You can see that it is still kind of wedged between the table and the armchair, but hey.  We didn't actually have to rearrange the entire floor plan for it - more like just move the table a foot or so.  Decorating the tree is one of my favourite things to do.  The kids pretty much just spin out of control with excitement, we have to lock the dog into his crate because he goes nuts trying to figure out what is with this giant tree and why are the kids so excited, and my husband actually puts the tree together while I sing "Santa Baby" in a slutty kind of voice.  Good times.  We have an artificial tree despite the environmental horror, because three out of four people in this house have allergies and we do like to keep the mucus membranes happy.  I think it looks pretty fabulous, actually.  Here is my favourite part of the tree:


Jake put four of those candy cane ornaments on the same branch, and refused to move any of them because "They are a family!".  Love that kid. 

This weekend we also lit our strange assortment of outdoor decorations - a moose, a hippo, two penguins, and a miniature tree.  My husband had to do some extensive feats of electrical engineering just to get everything lit, the timer to go on, etc.  It reminded me of one of my very favourite Christmas movies of all time - Christmas Vacation.  "The little lights are not twinkling."

• [Rows]
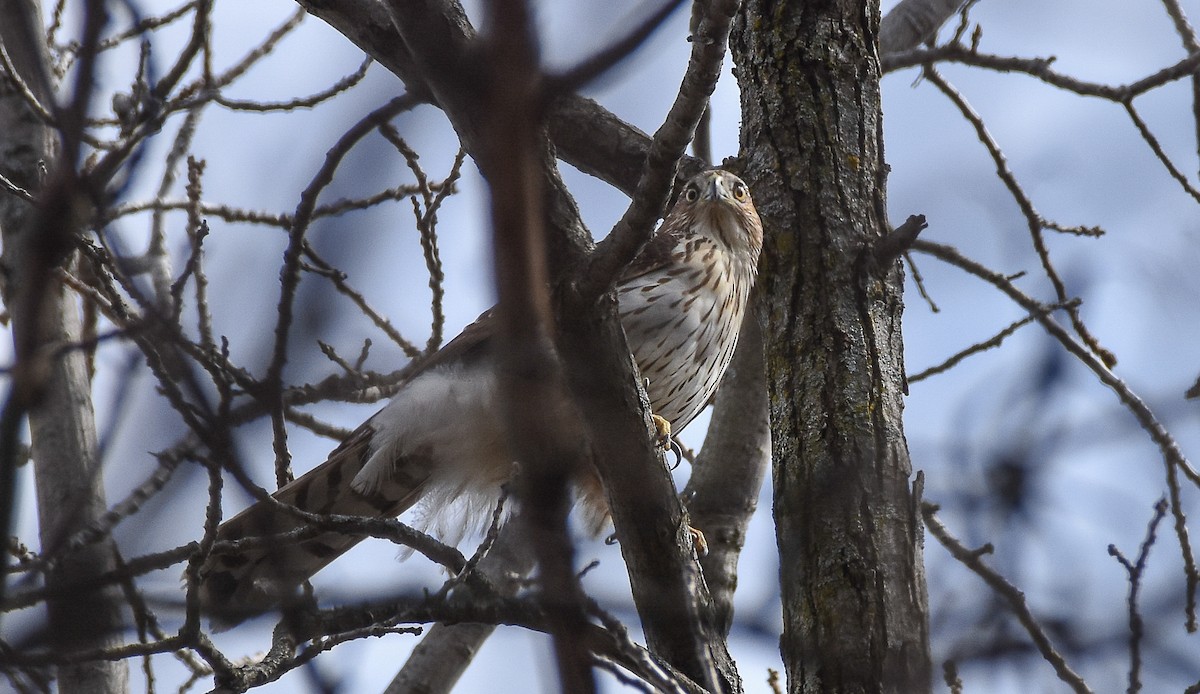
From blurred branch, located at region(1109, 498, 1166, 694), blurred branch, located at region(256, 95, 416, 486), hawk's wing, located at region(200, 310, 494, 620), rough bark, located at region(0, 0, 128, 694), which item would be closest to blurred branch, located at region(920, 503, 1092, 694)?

...

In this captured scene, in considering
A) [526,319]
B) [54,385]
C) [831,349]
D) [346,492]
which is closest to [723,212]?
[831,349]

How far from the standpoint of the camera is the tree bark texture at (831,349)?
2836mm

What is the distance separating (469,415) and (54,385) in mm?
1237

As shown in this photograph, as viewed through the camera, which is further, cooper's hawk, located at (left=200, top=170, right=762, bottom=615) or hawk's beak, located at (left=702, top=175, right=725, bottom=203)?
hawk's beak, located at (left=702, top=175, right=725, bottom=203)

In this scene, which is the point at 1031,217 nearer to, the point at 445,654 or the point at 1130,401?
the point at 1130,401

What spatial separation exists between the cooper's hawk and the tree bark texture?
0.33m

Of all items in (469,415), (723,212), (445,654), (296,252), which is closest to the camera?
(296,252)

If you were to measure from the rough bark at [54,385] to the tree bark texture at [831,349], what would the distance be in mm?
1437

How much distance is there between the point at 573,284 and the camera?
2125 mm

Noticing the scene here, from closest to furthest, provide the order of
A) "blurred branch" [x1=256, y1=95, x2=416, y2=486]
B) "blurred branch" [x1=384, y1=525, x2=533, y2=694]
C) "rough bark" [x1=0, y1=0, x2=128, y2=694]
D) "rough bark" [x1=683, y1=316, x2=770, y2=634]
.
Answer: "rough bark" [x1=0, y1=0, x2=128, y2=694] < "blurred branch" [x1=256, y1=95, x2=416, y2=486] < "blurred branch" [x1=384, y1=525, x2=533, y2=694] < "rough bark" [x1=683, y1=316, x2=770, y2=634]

• [Brief A]
Answer these about the Christmas tree post, one answer per line:
(i) What reason is given for having an artificial tree?
(ii) How many candy cane ornaments did Jake put on one branch?
(iii) Which movie did the outdoor lights bring to mind?
• [Brief B]
Please condense the paragraph of the Christmas tree post starting "This weekend we also lit" into a short bulleted list that keeps its main facts.
The items are separate material.

• [Task output A]
(i) Three out of four people in the house have allergies.
(ii) Four.
(iii) Christmas Vacation.

• [Task output B]
- This weekend the family lit its outdoor decorations: a moose, a hippo, two penguins, and a miniature tree.
- The husband did extensive electrical work to get everything lit and the timer working.
- It recalled one of the writer's favorite Christmas movies, Christmas Vacation, and its line "The little lights are not twinkling."